When I began to miss home, and the Taste of America @tasteofamericae made all my worries go away located in Sevilla, Spain // Photo taken by Keysa Garcia @keysadillaa

As previously mentioned, walking the streets of Sevilla reminded me of the times I have visited Cuba and Puerto Rico to see where my parents grew up and established all of their childhood memories. However, Sevilla was able to give me the comfort of being home without being in Miami all thanks to a little store located on Calle Francos, 12. The Taste of America didn’t let me reminisce on the times I have visited Cuba and Puerto Rico, as there were moments I craved un plato de arroz blanco con huevo fritoor a portion of mofongo, but it gave me the access to my American comfort food. Paying 8 euros for a box of Kraft Mac and Cheese and 1,80 euros for a Twinkie sounds outrageous now that I am back in Miami, but when you are walking the streets of Sevilla and all you feel is a such an uplifting home vibe, you miss what you have back home as I was truly missing the taste of artificial cheese.

It was not only in Sevilla where I decided to seek for comfort food, it was from Day 1 till Day 22 of being on the program. Throughout the program, I would occasionally eat at fast food chains I have at home like Taco Bell and McDonalds, a Vuelta that I knew I would encounter but didn’t expect to engage in. In Miami, Taco Bell is only for the late-night munchies after a night of going out, in Sevilla it replaced my paellaand tapas for dinner. After being in awe on how different our tacos tasted, we also realized that even though we were eating at a popular American fast food chain, we were surrounded by locals who were singing along to Spanish street music. It wasn’t until I went to McDonald’s and saw both of my new Spanish life and my American life intertwine, on the menu of an American fast food chain… McCroquetes. 

Nonetheless, when looking back on each city I traveled to the only city where I found an American grocery mart was in Sevilla.

Chapter 3: One Last Dance.

Barcelona, the city that truly took my heart a second time… A city that truly taught me how to love, live in the moment, party till sunrises and not stay indoors playing cards, and helped me believe that the most amazing things in life are those that are unexpected. 

It was too late when we realized that playing cards in our apartment was absolutley no fun compared to partying till the sunrises along the Balearic Sea was a better option… // Photo taken by Keysa Garcia @keysadillaa

Pacha. The Coconut Club. Espit Chupitos. El Bombon. Opium. Club Catwalk.

The nightlife in Barcelona was nothing like what I have experienced in Brickell or Wynwood. The music, the people, even the drinks taste different. The nights I spent out an about through the streets of Sant Marti and Barceloneta are the nights I will forever cherish. 

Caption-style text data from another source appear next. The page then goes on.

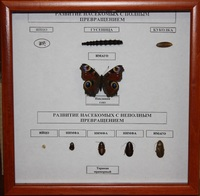 Коллекции Развитие насекомых с полным превращением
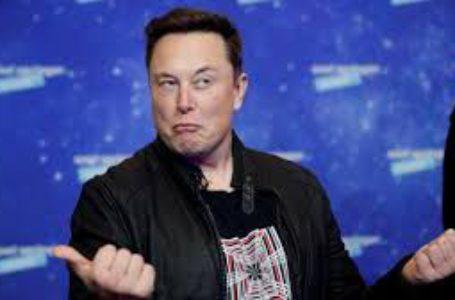 Elon Musk   Foto : Istimewa
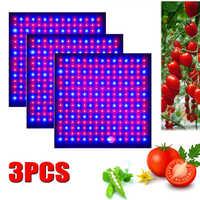 3 stücke LED Wachsen Licht 1000W Lampe Für Pflanzen Volle Spektrum Phyto Lampe Fitolampy Indoor Kräuter Licht Für Gewächshaus led Wachsen Zelt Box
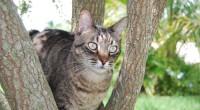 Å kastrere katten din, er det viktigste du kan gjøre, både for din egen katt, og for å redusere antallet hjemløse katter. Det finnes mange fordeler med kastrering, både for deg og katten din.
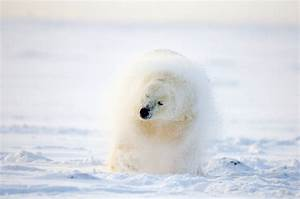arctic, countries, commit, to, protecting, polar, bears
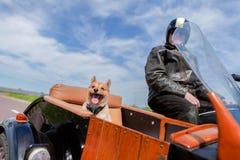 O cão senta-se em um side-car da motocicleta fotografia de stock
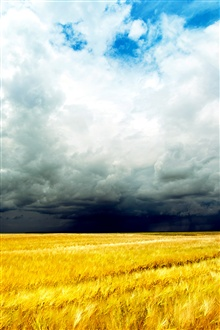 Golden wheat fields, cloudy sky iPhone Wallpaper Preview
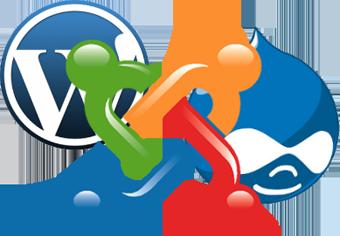 Content Management Systems (CMS) Solutions & Development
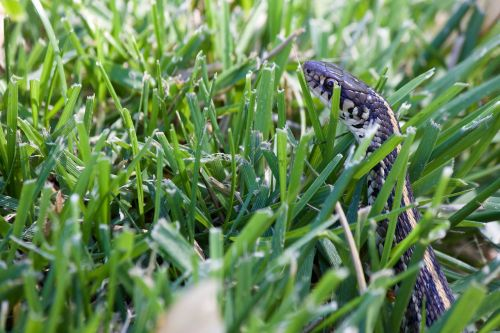 snake in the grass garden snake green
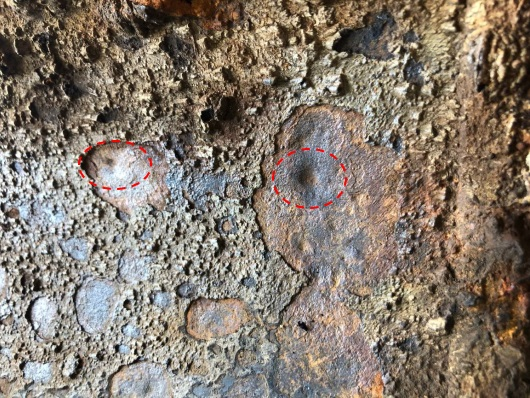 microorganisms influenced corrosion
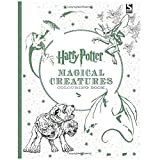 YSZDM Adult Coloring Book: Secret Garden Decompression Coloring Book Harry Potter Füllfarbe handgemachtte Graffiti-Malerei: Farbbuch für Erwachsene Paperback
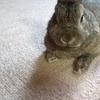 うさぎの脚フェチ 短足がタマラナイ!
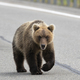 Hungry Wild Kamchatka Brown Bear Walking Along an Asphalt Road - PhotoDune Item for Sale
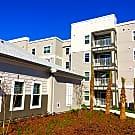 Summerset Apartments - Zephyrhills, FL 33542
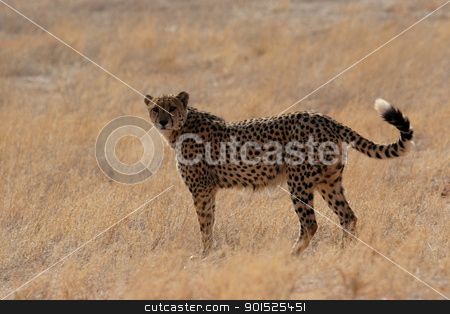 Cheetah stock photo, Cheetah in the Kalahari Desert, Namibia by DirkR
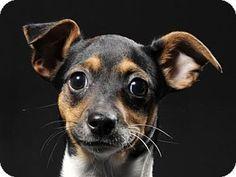 Nanuet, NY - Chihuahua/Rat Terrier Mix. Meet Spice, a puppy for adoption. http://www.adoptapet.com/pet/14405929-nanuet-new-york-chihuahua-mix
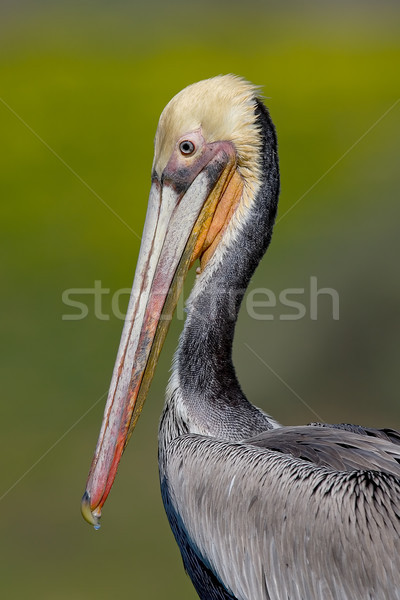 Brown Pelican (Pelecanus occidentalis) Stock photo © raptorcaptor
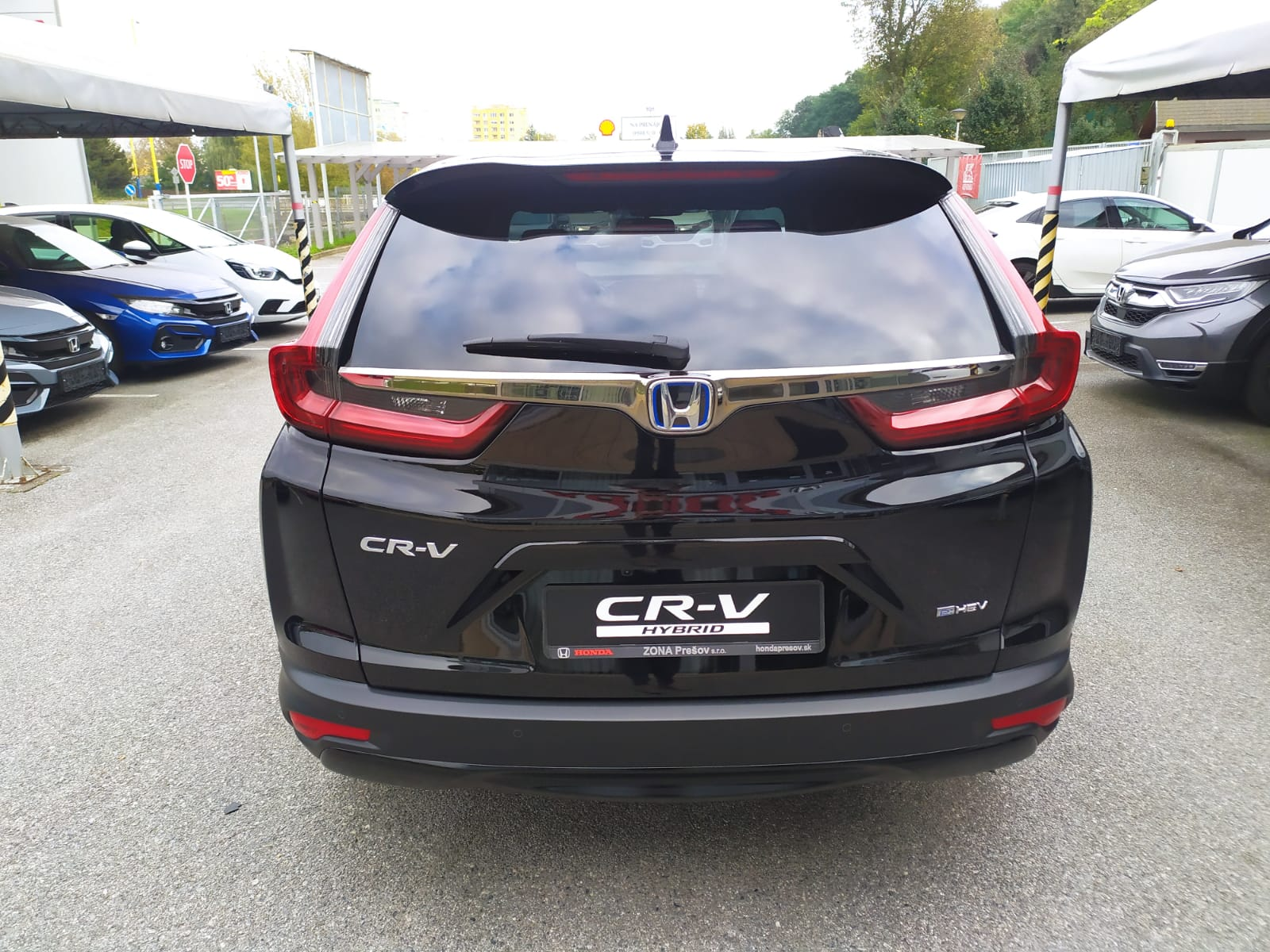 CR-V exterior, rear view, forest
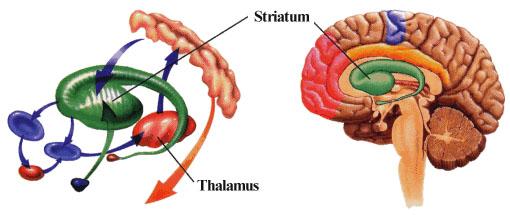 Болезнь Паркинсона. Почему  ранняя диагностика затруднена?
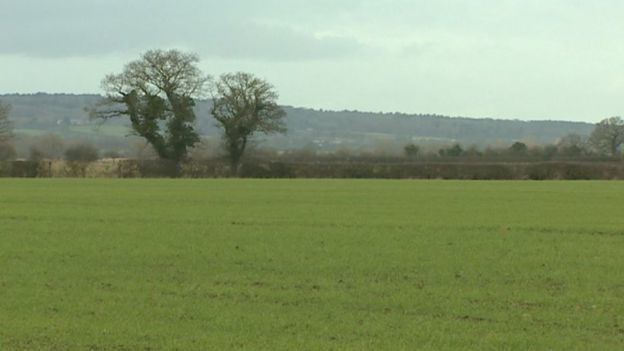 The rented field in Rossett was filled with sheep before the theft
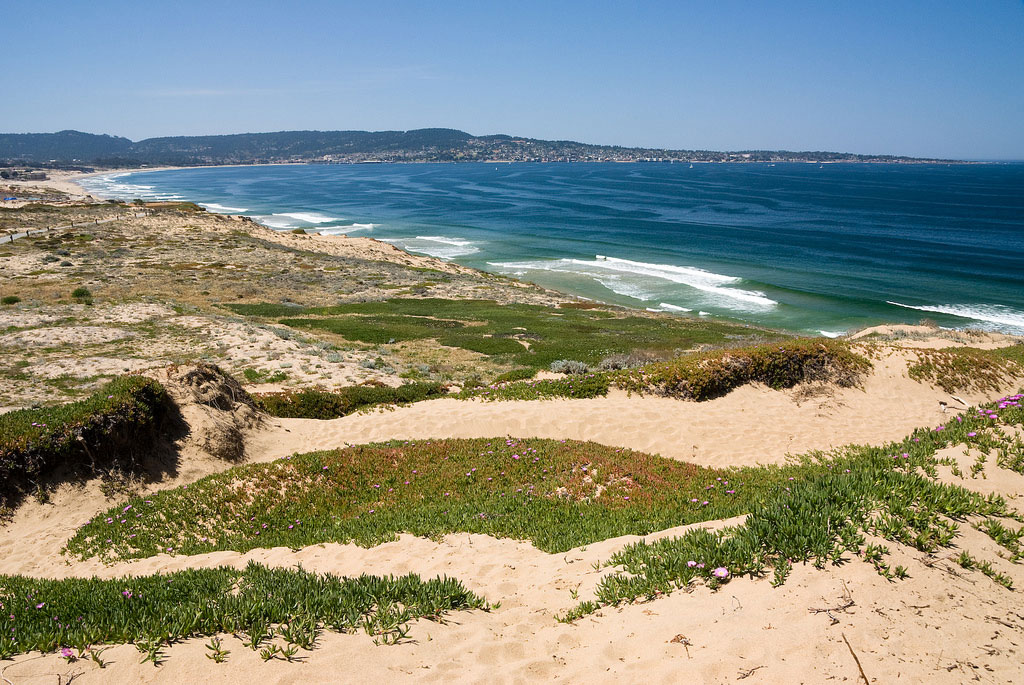 Beach Sand Mining in Monterey Bay Causes a Dustup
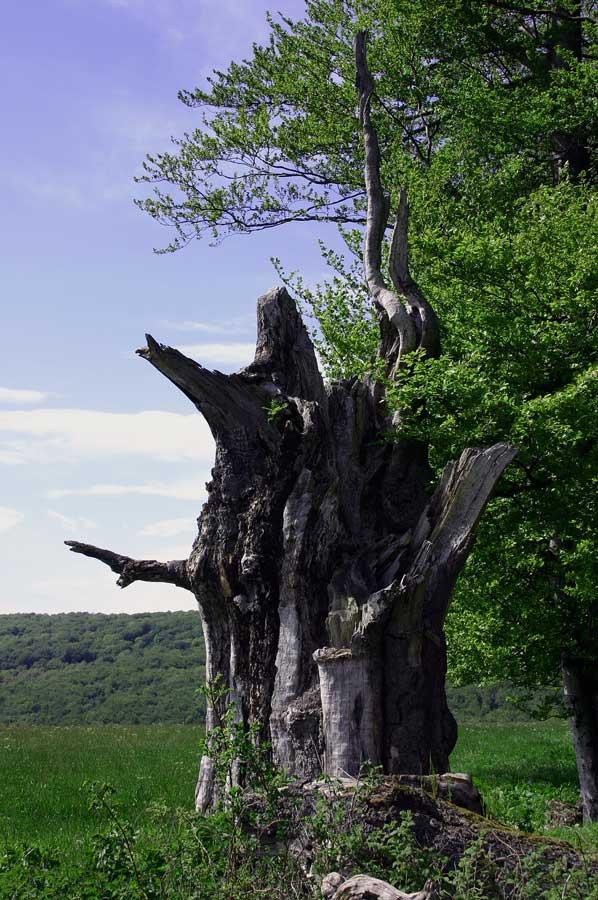 Baumstumpf am Hochrain bei Gertsengrund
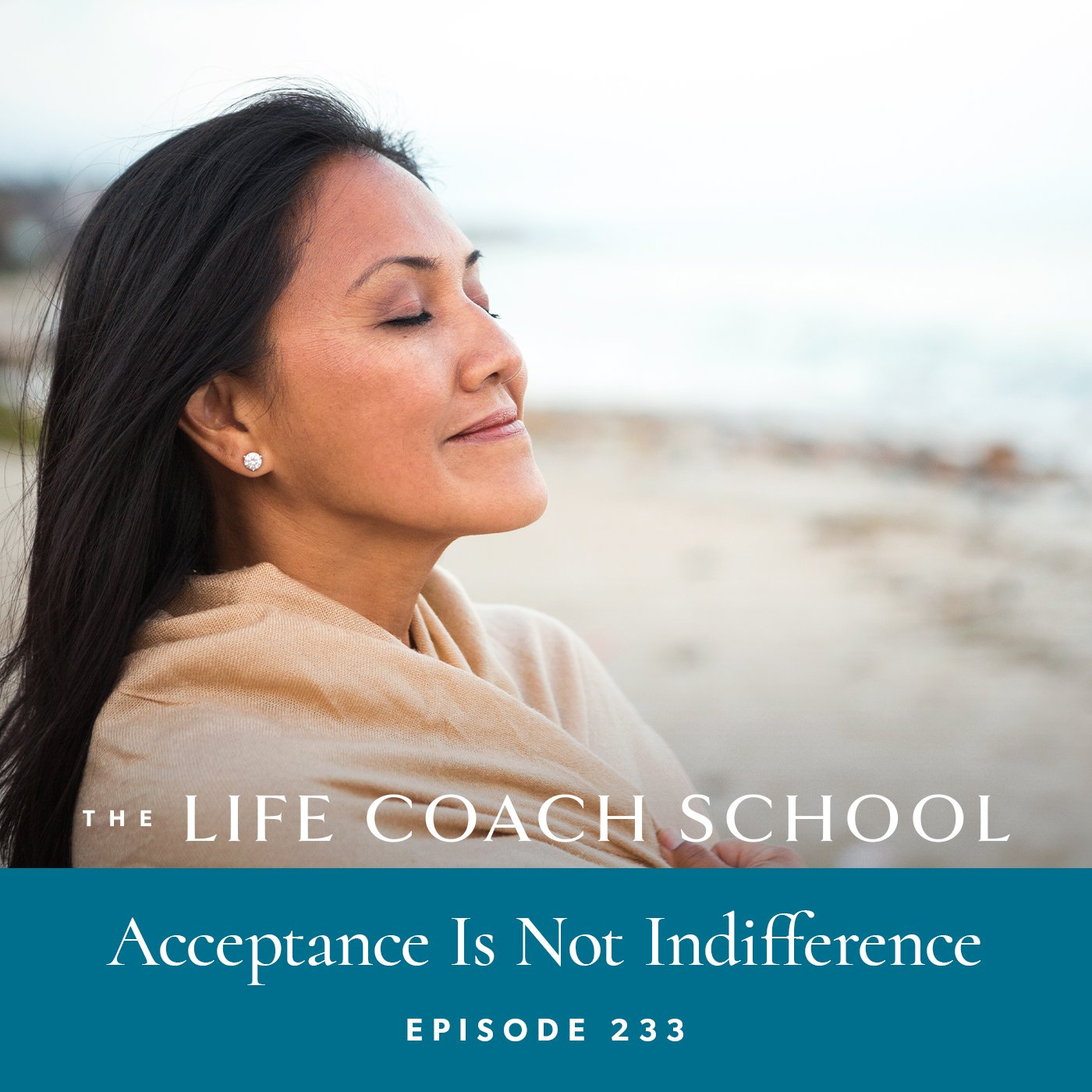 The Life Coach School Podcast with Brooke Castillo   Episode 233   Acceptance Is Not Indifference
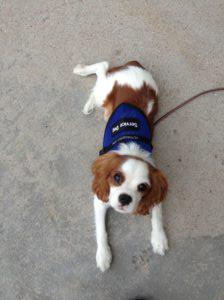 Phoenix Dog Training Service Dog Training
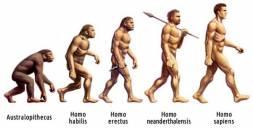 Evolucija čoveka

When comparing the nightlife of Spain to one in Miami, you are able to spot many differences. To begin with, the time. In Miami, it doesn’t matter if you’re going to Miami Beach, Wynwood, Brickell, or Downtown… If you are partaking in activities of “my demographic” you will more likely commence you night between the hours of 10:30 pm to 11:30 pm. In Spain, all partying locations are closed at that time, as most of them open at 12:00 am even 1:00 am. Yet, if this were to be implemented in Miami, it will not only give us time to play cards in our room, but it will restrict us from going out as the crime rate in the United States is much higher than the crime rate in Spain. Following the time is the price tag. 

When it comes to partying and a bargain, Spain is you go to. After the converting your total cost spent (uber/taxi, entrance fee, and drinks) from Euros to United States Dollars, one can see a huge difference in the price tag. For example, the most I paid for an entrance fee in Spain was 20 euros, roughly 23 dollars and it included a drink. In the United States, an entrance fee will cost you 20 dollars, and drinks range from 15 to 25 dollars. Lastly, the spirit of those who go to the club is nothing like the ones in Miami, everyone is out and about living their life to the fullest without a worry in the world. In Miami, everyone even at the club, is stressed. 

Dear Spain, I cannot thank you enough for the unforgettable memories. I cannot wait till we meet again in December. I will also be ready for an ida but I never want to come de vuelta. Gracias por todo, from Dale to Vale


Keysa Garcia


[•] La Fuente de los Galapagos

[•] La Fuente del Ángel Caído

[•] Satanism

[•] El Palacio Cristal

[•] Sevilla

Keysa Garcia: España as Text 2019

Photo of Keysa Garcia @keysadillaa at El Parque del Retiro @parque_del_retiro in Madrid, Spain

Keysa Garcia is a current student of the Florida International Univeristy Honors College and is majoring in both Biological Sciences and Chemistry with a minor in Mathematics. After attending Spain Study Abroad in the Summer, Keysa will work her way towards graduating in Spring 2020. She will begin by preparing for the MCAT and applying to Medical Schools, in order to fulfill her dreams of becoming a Pediatric Oncologist. Keysa is also passionate about traveling the world and emerging herself within different cultures, as she has been constantly reminded that you learn more a day abroad than a day at school.

Madrid as Text

“Notre Père.” by Keysa Garcia of @fiuhonors at in Madrid, Spain on June 8th, 2019

Painting by ??? // Photo taken by Keysa Garcia @keysadillaa

The faith and church order of the Roman Catholic Church is referred to as Catholicism, something that I have practiced and preached for as long as I can remember. As I have see pictures of my parents and god parents hovering over me as I was submerged into holy water in order to be regenerated, purified, and admitted into the Catholic Church is a reminder of what started it all. From there, many years passed as I still continued attending church and practicing my faith. I went to CCD classes, took my Communion pictures, attended Confirmation classes, and selected my Confirmation Sponsor.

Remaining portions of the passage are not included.